Dictionaries vs Arrays in Python - Deep Dive

Introduction

In this guide, we'll walk you through the differences between two of Python's most popular data structures - Dictionaries and Arrays. Each of these provide a specific way of arranging your data, with pros and cons for certain tasks and knowing when to use which will allow you to leverage the built-in functionalities.

Note: This guide assumes Python 3.x, and most of it is oriented at versions after that. We will, however, also note some key differences for Python 2.x.

Guide to Python Arrays

An Array is one of the fundamental data structures in computer science - a sequence of 0..n elements, where each element has an index.

Most arrays have a fixed size, so they take a chunk of memory every time a new one is created:

Here, we've got a simple array consisting of 7 elements. Indexing typically starts at 0, and each element has a positional index that we can use to access it. This makes the array's access time complexity O(1).

Most of Python's arrays are dynamically typed, which means that the objects of an array have a type, but the array itself is not restricted to only one type - you can have an array consisting of an integer, a string, an object, or even of another array that's heterogeneously mixed as well.

There are 6 important types of arrays in Python: list, tuple, str, bytes, bytearray, and array.array.

When talking about each of them, there are a few key properties we'll take into account:

  • Whether they're dynamic or not dynamic
  • Whether they're statically or dynamically typed
  • Whether they're mutable or immutable

Python Lists

A list in Python is dynamic (non-fixed size), dynamically typed (elements not restricted to a single type), and mutable (elements can be changed in-place).

In Python, a list is defined by declaring its elements within squared brackets []. Let's go ahead and define a list:

my_list = [1, 2, 3, "Mark", "John", "Emma"]
print(my_list)

It contains a few integers and a few strings, denoting names. Since lists are dynamically typed, this is allowed:

[1, 2, 3, 'Mark', 'John', 'Emma']

Since lists are dynamic, we can change the number of elements by adding a new one, for example:

my_list.append(4)
my_list.append("Peter")
print(my_list)

This results in our list having 8 elements, instead of the 6 we defined in the beginning:

[1, 2, 3, 'Mark', 'John', 'Emma', 4, 'Peter']

Now, let's try replacing an element and adding a new one. We'll check the ID of the list (reference in memory) to confirm that it's not switched out under the hood with a new copy that contains either added elements or replaced ones:

my_list = [1, 2, 3, "Mark", "John", "Emma", 4, "Peter"]
# Print original list and its ID
print('Original list: ', my_list)
print('ID of object in memory: ', id(my_list))

# Modify existing element and add a new one
my_list[4] = "Anna"
my_list.append("Dan")

# Print changed list and its ID
print('Changed list: ', my_list)
print('ID of object in memory: ', id(my_list))

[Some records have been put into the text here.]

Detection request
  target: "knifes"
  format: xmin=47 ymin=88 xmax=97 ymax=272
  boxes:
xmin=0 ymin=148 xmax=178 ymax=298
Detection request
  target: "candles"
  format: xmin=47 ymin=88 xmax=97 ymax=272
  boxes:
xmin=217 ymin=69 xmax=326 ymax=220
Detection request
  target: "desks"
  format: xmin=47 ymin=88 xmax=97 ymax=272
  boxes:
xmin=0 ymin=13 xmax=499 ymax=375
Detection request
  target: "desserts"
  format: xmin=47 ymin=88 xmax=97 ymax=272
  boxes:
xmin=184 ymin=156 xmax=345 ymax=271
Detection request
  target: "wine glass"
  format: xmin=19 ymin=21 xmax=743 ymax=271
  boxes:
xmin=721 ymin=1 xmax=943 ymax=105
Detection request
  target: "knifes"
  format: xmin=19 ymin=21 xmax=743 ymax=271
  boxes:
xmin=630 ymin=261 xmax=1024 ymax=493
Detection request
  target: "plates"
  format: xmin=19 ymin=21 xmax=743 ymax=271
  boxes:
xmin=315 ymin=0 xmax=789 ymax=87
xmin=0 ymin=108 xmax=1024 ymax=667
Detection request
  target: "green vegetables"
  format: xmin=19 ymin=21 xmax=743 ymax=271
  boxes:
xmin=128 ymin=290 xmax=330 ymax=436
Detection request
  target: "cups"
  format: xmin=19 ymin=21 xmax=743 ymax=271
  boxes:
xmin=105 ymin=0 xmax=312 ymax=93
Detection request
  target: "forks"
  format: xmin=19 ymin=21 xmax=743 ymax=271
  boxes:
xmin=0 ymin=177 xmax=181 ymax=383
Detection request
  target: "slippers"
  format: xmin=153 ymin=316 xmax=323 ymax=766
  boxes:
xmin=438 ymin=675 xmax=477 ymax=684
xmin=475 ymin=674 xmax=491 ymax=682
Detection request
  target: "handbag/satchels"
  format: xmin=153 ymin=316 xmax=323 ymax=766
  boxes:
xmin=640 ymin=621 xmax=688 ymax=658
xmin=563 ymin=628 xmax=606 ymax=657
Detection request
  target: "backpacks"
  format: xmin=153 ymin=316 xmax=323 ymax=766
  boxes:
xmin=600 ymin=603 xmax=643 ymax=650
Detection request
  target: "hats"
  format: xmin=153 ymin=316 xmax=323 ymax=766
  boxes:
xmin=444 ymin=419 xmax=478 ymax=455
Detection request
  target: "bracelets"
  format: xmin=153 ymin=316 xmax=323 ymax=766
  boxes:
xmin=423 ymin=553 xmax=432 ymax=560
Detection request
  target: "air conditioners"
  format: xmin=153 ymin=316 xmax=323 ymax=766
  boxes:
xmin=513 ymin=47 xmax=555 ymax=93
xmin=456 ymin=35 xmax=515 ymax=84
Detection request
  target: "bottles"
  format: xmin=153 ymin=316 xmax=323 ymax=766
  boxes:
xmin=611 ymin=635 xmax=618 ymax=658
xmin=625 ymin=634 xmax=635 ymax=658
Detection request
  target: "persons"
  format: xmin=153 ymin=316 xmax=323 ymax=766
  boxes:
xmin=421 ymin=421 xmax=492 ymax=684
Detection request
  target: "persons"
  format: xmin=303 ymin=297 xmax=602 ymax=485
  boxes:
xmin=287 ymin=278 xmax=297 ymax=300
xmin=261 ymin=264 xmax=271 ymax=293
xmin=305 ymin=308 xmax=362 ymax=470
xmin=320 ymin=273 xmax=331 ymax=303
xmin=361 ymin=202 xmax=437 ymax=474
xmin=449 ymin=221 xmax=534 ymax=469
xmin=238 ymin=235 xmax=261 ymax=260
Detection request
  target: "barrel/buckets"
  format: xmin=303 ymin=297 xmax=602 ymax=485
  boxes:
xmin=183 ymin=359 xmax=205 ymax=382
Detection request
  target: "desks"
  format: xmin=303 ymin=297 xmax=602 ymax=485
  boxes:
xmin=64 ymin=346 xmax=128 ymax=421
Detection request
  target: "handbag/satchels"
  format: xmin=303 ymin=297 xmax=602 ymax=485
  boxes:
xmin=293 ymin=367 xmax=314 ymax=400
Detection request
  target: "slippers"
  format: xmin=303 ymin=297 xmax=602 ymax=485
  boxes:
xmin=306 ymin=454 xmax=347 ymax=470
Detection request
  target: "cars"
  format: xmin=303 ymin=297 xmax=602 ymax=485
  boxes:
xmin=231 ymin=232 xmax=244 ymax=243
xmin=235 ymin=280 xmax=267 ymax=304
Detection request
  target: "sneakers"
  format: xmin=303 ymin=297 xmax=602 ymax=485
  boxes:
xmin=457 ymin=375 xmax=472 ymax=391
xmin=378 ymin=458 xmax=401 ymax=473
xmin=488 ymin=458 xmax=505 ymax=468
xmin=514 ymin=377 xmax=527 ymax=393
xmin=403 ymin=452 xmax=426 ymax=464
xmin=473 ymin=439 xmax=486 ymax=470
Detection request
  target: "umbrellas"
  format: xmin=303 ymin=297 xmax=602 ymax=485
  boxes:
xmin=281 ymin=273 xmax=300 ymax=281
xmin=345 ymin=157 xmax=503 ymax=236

Running this code results in:

Original list:  [1, 2, 3, 'Mark', 'John', 'Emma', 4, 'Peter']
ID of object in memory:  140024176315840
Changed list:  [1, 2, 3, 'Mark', 'Anna', 'Emma', 4, 'Peter', 'Dan']
ID of object in memory:  140024176315840

The fact that my_list points to the same object in memory (140024176315840) further goes to show how lists are mutable.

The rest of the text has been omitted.